The five-day Jeevan Kite & River Festival concluded on Monday. From a one day event in its first year to a five-day grand celebration now, the 7th Jeevan Kite & River Festival has come a long way. Held on the riverbank behind Sonaram field from January 4-8, it has attracted thousands of people.
“Our main objective for this festival is to promote cleanliness and creativity. The Brahmaputra Campaign is for clean riverbanks for Brahmaputra and its tributaries,” Suresh Ranjan Goduka, Chief of Jeevan Initiative said.
“People usually associate Brahmaputra with flood and erosion. We want to change that perception so that people can think of it as a space for music, film, art and the like. Jayanta Malla Baruah Chairman of Assam Tourism Development Corporation Ltd. visited the festival this time and we are thinking of working towards livelihood generation here,” he added.
There was a putola nach (puppet theatre) show as part of the event, in order to revive this near-extinct folk art.
“The kite is a metaphor for our desire to fly in the backdrop of the river which is a reminder of our roots and civilization. We see that in villages, people have a strong connection to river and Nature. This step is towards cultural assimilation of the youth, especially in urban areas,” Goduka added.
As a tribute to the river Brahmaputra which is the lifeline for the people of Assam, thousands gathered to light earthen lamps and sky-lanterns.
“This festival celebrates the presence of the Brahmaputra and its importance in our lives. It is a great effort for cultural uplift. It is a very appreciable step taken by the organizers,” Deep Shekhar Das, a resident of Guwahati said.

_INFORMATION SHOWN_.
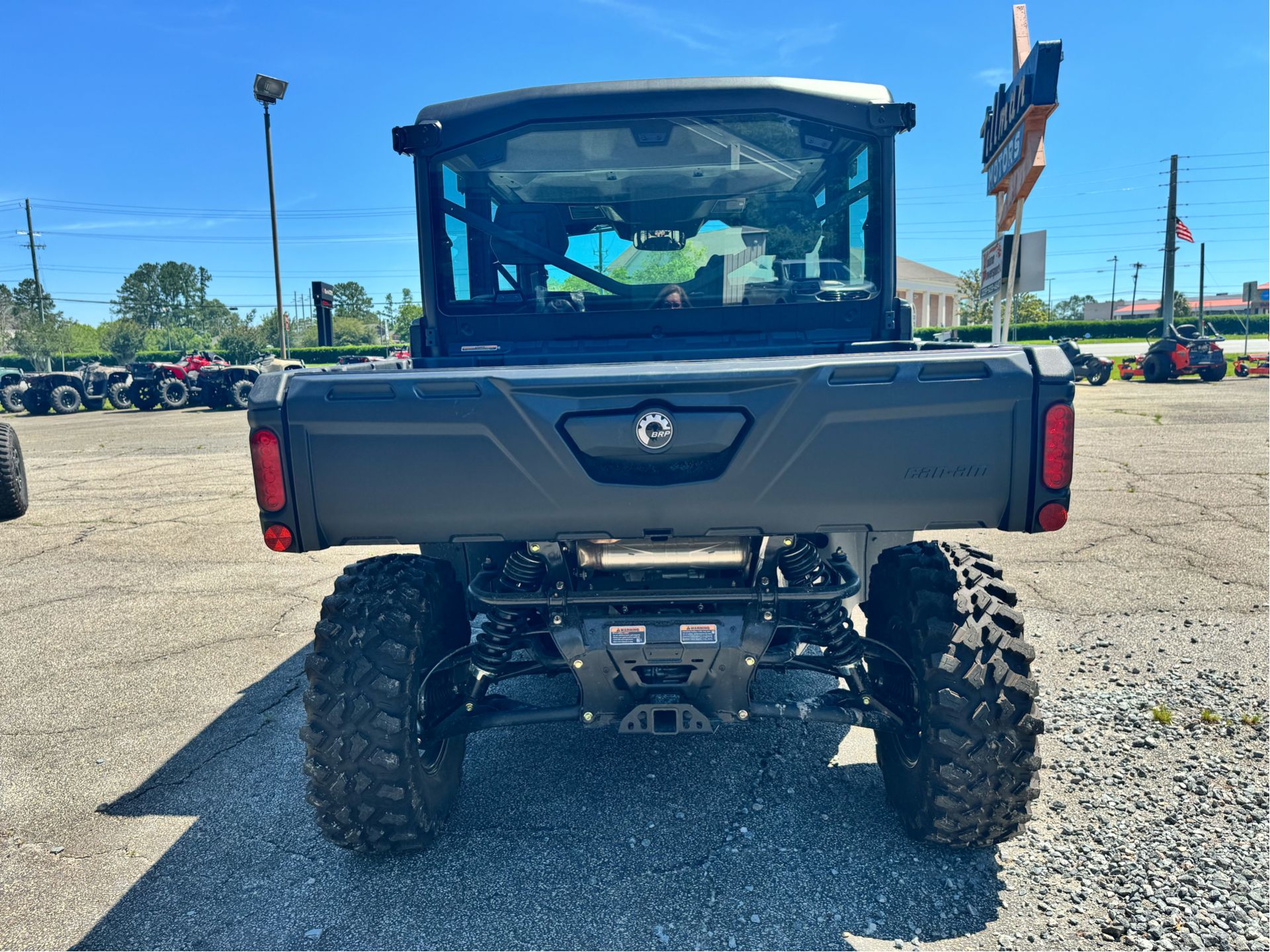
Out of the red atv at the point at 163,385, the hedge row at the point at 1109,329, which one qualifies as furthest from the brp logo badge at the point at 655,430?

_LIST OF TASKS_.
**1)** According to the festival article, why was a putola nach show included in the event?
**2)** Carry on the festival article from the end of its last paragraph.

_ANSWER SET_.
**1)** It was included to revive putola nach, a near-extinct folk art of puppet theatre.

**2)**
Hailed as North-east India’s biggest beach festival, the Jeevan Kite & River festival organized various programmes like quiz competitions, photography contests, folk song competitions, choreography – all on the theme of Brahmaputra.
“I tried kite flying and enjoyed the adventure sports. This is my first visit to the festival,” Trinabrita Baruah, a student of class VII at Assam Valley said.
The art exhibition saw participation from all over Assam, where 25 frames were selected from four zonal competitions each.
“This is a great initiative and I love how creatively they have transformed this space with all the décor,” college student Jayatika Goswami said.
Under the Jeevan Initiative, two villages have been adopted – one in Goalpara and another in Morigaon. In Goalpara, they have cultivated the Assamese lemon on a large scale. The village in Morigaon is a flood-affected one with 118 families. In times of crisis, there occurs a scarcity of drinkable water and people are also prone to water-borne diseases.
In association with Institute of Mineralogy of Orissa they have undertaken an initiative to filter flood water. This initiative will study the area for five years to come up with a workable solution.